Collected data entries:

════════

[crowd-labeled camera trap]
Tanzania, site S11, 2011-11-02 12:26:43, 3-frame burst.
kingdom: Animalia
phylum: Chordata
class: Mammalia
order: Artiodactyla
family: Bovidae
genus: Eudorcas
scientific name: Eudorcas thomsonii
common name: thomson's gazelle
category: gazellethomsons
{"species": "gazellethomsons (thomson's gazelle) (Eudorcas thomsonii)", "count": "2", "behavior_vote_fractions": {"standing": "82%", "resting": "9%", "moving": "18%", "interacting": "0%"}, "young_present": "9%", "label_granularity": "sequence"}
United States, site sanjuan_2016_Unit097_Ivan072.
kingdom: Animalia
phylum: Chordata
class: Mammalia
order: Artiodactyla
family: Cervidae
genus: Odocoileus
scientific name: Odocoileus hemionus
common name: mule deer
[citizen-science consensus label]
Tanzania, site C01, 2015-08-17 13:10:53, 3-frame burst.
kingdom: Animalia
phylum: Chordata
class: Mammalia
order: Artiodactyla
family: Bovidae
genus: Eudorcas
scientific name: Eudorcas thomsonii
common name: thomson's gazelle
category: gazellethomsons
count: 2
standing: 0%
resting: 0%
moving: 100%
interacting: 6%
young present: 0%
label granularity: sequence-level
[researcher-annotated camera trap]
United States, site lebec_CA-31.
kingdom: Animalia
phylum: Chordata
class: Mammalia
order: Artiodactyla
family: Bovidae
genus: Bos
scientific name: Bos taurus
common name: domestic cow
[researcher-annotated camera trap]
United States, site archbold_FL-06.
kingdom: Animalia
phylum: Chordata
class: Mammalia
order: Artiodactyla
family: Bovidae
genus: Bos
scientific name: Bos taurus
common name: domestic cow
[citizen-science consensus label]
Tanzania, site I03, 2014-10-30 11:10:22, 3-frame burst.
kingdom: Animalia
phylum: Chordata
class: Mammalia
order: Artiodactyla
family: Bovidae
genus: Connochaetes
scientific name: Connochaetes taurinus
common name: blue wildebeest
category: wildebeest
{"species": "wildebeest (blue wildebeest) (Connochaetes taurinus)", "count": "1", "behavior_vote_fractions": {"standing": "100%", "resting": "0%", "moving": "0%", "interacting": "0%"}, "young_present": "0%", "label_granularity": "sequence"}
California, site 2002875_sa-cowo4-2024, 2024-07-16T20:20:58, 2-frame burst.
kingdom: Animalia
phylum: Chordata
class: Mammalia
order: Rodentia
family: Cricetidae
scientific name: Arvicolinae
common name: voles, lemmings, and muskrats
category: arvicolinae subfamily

════════

PROBLEM TO SOLVE: Output the line containing "young present: 0%" and all lines after it to the end of the records, exactly as given.

SOLUTION TO THE EXERCISE:
young present: 0%
label granularity: sequence-level
[researcher-annotated camera trap]
United States, site lebec_CA-31.
kingdom: Animalia
phylum: Chordata
class: Mammalia
order: Artiodactyla
family: Bovidae
genus: Bos
scientific name: Bos taurus
common name: domestic cow
[researcher-annotated camera trap]
United States, site archbold_FL-06.
kingdom: Animalia
phylum: Chordata
class: Mammalia
order: Artiodactyla
family: Bovidae
genus: Bos
scientific name: Bos taurus
common name: domestic cow
[citizen-science consensus label]
Tanzania, site I03, 2014-10-30 11:10:22, 3-frame burst.
kingdom: Animalia
phylum: Chordata
class: Mammalia
order: Artiodactyla
family: Bovidae
genus: Connochaetes
scientific name: Connochaetes taurinus
common name: blue wildebeest
category: wildebeest
{"species": "wildebeest (blue wildebeest) (Connochaetes taurinus)", "count": "1", "behavior_vote_fractions": {"standing": "100%", "resting": "0%", "moving": "0%", "interacting": "0%"}, "young_present": "0%", "label_granularity": "sequence"}
California, site 2002875_sa-cowo4-2024, 2024-07-16T20:20:58, 2-frame burst.
kingdom: Animalia
phylum: Chordata
class: Mammalia
order: Rodentia
family: Cricetidae
scientific name: Arvicolinae
common name: voles, lemmings, and muskrats
category: arvicolinae subfamily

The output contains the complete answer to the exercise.